**WAS ZU TUN IST**
[1] Beantworten Sie anhand des Forenthreads zum Datenverbrauch von Online-Spielen folgende Fragen:
(a) Welches Online-Spiel nennt mmarkus als Beispiel?
(b) Weshalb muss mmarkus beim Datenverbrauch aufpassen?
(c) Welchen Nebeneffekt eines Trafficmonitors nennt Jimini?
[2] Führen Sie den Forenthread zum Datenverbrauch von Online-Spielen dort fort, wo er endet.

**AUSGEWÄHLTER TEXT**
++++++++++++++++++++
# Datenverbrauch von Online-Spielen



## mmarkus (7. Oktober 2011)

Ich suche schon seit Tagen im Internet, wie viel Datenverbrauch ein Online-Spiel wie BF3 hat.

Ich muss nämlich aufpassen, weil ich kein unbegrenztes Internet hab.

Ich hoffe in diesem Forum können mir ein paar leute weitere Informationen geben.

Danke im voraus


----------



## Jimini (7. Oktober 2011)

Du könntest einen Trafficmonitor installieren und schauen, wieviel eine Stunde oder ein Tag BF3 "verbrauchen". Ein Nebeneffekt wäre, dass du damit auch immer deinen Gesamttraffic im Auge behalten kannst.

MfG Jimini


----------



## mmarkus (7. Oktober 2011)

kennst du vielleicht einen guten trafficmonitor??


----------



## Jimini (7. Oktober 2011)
++++++++++++++++++++
**EINTRÄGE IM AUSZUG**
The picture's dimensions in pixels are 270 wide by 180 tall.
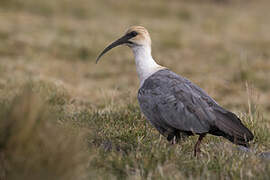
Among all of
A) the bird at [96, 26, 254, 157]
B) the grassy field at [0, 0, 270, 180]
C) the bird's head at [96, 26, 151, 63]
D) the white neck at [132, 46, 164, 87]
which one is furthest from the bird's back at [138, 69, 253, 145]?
the bird's head at [96, 26, 151, 63]

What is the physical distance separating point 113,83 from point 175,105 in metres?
4.92

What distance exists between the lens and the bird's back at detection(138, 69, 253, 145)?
422 centimetres

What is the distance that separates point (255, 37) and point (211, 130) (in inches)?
454

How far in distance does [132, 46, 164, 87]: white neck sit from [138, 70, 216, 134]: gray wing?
11.4 inches

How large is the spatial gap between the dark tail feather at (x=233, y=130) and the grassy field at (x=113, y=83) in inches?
4.9

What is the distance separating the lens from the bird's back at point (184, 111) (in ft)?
13.9

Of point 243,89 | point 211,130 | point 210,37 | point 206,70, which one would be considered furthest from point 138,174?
point 210,37

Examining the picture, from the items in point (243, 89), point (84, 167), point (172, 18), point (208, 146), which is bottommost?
point (172, 18)

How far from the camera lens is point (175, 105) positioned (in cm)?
440

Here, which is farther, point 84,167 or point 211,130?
point 211,130

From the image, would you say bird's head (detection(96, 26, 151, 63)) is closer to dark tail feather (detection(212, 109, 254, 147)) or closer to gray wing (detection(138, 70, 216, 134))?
gray wing (detection(138, 70, 216, 134))

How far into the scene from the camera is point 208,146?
4.49m

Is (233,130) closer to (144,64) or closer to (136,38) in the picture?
(144,64)

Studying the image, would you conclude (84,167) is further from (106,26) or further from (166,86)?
(106,26)
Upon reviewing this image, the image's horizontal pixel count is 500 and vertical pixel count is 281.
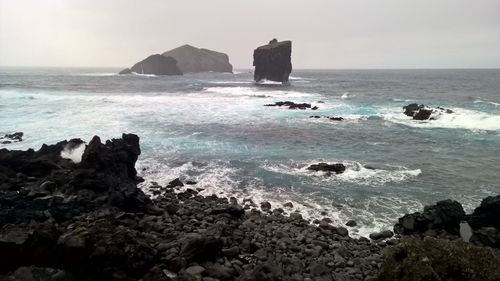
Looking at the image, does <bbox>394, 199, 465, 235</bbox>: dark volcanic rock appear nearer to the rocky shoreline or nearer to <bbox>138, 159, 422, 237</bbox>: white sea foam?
the rocky shoreline

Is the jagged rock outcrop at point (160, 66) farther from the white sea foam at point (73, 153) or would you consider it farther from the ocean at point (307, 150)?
the white sea foam at point (73, 153)

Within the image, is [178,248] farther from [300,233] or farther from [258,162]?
[258,162]

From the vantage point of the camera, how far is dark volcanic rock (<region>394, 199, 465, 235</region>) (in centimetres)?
1352

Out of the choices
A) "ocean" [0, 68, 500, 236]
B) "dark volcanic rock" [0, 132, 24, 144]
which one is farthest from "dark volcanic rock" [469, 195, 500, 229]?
"dark volcanic rock" [0, 132, 24, 144]

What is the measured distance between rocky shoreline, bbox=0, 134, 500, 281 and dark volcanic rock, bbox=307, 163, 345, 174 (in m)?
5.55

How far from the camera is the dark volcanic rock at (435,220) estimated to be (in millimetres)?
13516

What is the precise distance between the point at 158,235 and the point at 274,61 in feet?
298

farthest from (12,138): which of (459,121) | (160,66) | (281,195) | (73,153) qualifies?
(160,66)

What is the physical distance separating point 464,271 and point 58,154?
19.5 meters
++++++++++++++++++++
**ERGEBNISSE JE AUFGABE**
[1]
(a) BF3
(b) Er hat kein unbegrenztes Internet.
(c) Man kann damit auch immer den Gesamttraffic im Auge behalten.

[2]
Den hier könntest du dir mal ansehen:
TrafficMonitor, Download bei heise
Natürlich kann so ein Trafficmonitor nur den Traffic der PCs erfassen, auf dem das Programm läuft. Sollten noch andere Rechner bei dir im Netz online gehen, so bekommt der bei dir laufende Trafficmonitor davon nichts mit.

MfG Jimini


----------



## skyw8lk3r (9. Oktober 2011)

Wenn dir das oben genannte programm nicht gefällt probier es mal mit netlimiter 3


----------



## Chron-O-John (11. Oktober 2011)

oder DuMeter (kostenpflichtig)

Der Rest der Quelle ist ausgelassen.